Assessing the functional structure of genomic data
-
Curtis Huttenhower and
Olga G. Troyanskaya.
Assessing the functional structure of genomic data, Bioinformatics,
ISMB 2008 Special Issue.
The availability of genome-scale data has enabled an abundance of novel analysis techniques for investigating a variety of systems-level biological relationships. As thousands of such datasets become available, they provide an opportunity to study high-level associations between cellular pathways and processes. This also allows the exploration of shared functional enrichments between diverse biological datasets, and it serves to direct experimenters to areas of low data coverage or with high probability of new discoveries.

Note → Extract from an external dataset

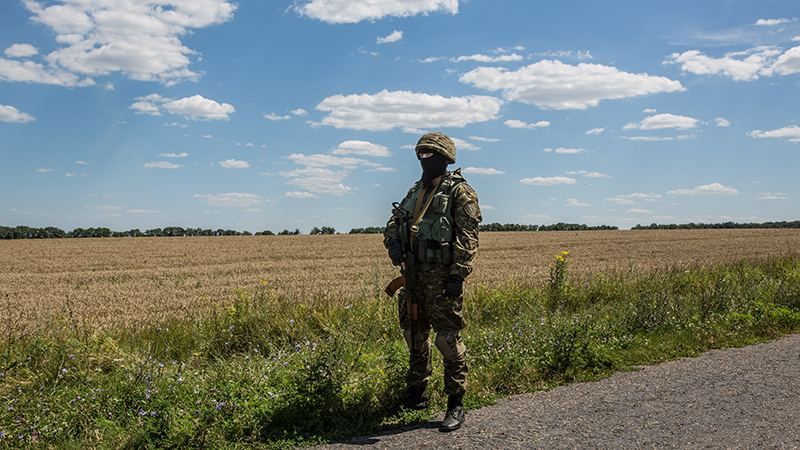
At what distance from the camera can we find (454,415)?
536 cm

We analyze the functional structure of S. cerevisiae datasets from over 950 publications in the context of over 140 biological processes. This includes a coverage analysis of biological processes given current high-throughput data, a data-driven map of associations between processes, and a measure of similar functional activity between genome-scale datasets. This uncovers subtle gene expression similarities in three otherwise disparate microarray datasets due to a shared strain background. We also provide several means of predicting areas of yeast biology likely to benefit from additional high-throughput experimental screens.
Supplemental Materials
- Yeast gene function predictions. Predictions of S. cerevisiae genes involved in each of the processes of interest calculated from the association scores below. Three cutoffs are given for each process: the median, third quartile, and upper outer fence of the scores of genes annotated the process. Only the genes passing the most strict prediction cutoff (upper outer fence) are listed here, and genes annotated to the processes are starred.
- Gene/process association scores. Individual scores providing the ratio of connectivity for each yeast gene to each process of interest. Each ratio's numerator is the gene's average probability of functional relationship to a gene in the process, and the denominator is the gene's global average probability of functional relationship. Negative signs indicate genes already annotated to the process. These scores are not normalized by the processes' cohesivenesses, since it would not influence function prediction (in which only intra-process comparisons are made).
- Supplemental Table 1. Predicted functional association strengths between biological processes of interest. These processes were chosen from the Gene Ontology using the method of Myers et al 2006.
- Supplemental Table 1'. A renormalized version of Supplemental Table 1 providing (hopefully) more interpretable weights.
- Supplemental Table 2. Normalized functional activity scores for each biological process within each analyzed dataset. Scores represent the weight given to each dataset within the analyzed biological areas by a Bayesian integration system, with higher weights indicating increased confidence in (and likely activity of) a particular process.
- Supplemental Table 3. Association of each biological process of interest with the ~1,500 uncharacterized genes of the yeast genome. Each score represents the ratio of the average predicted probability of functional relationship between the uncharacterized genes and the set of genes known to participate in each biological area, normalized by that process's cohesiveness.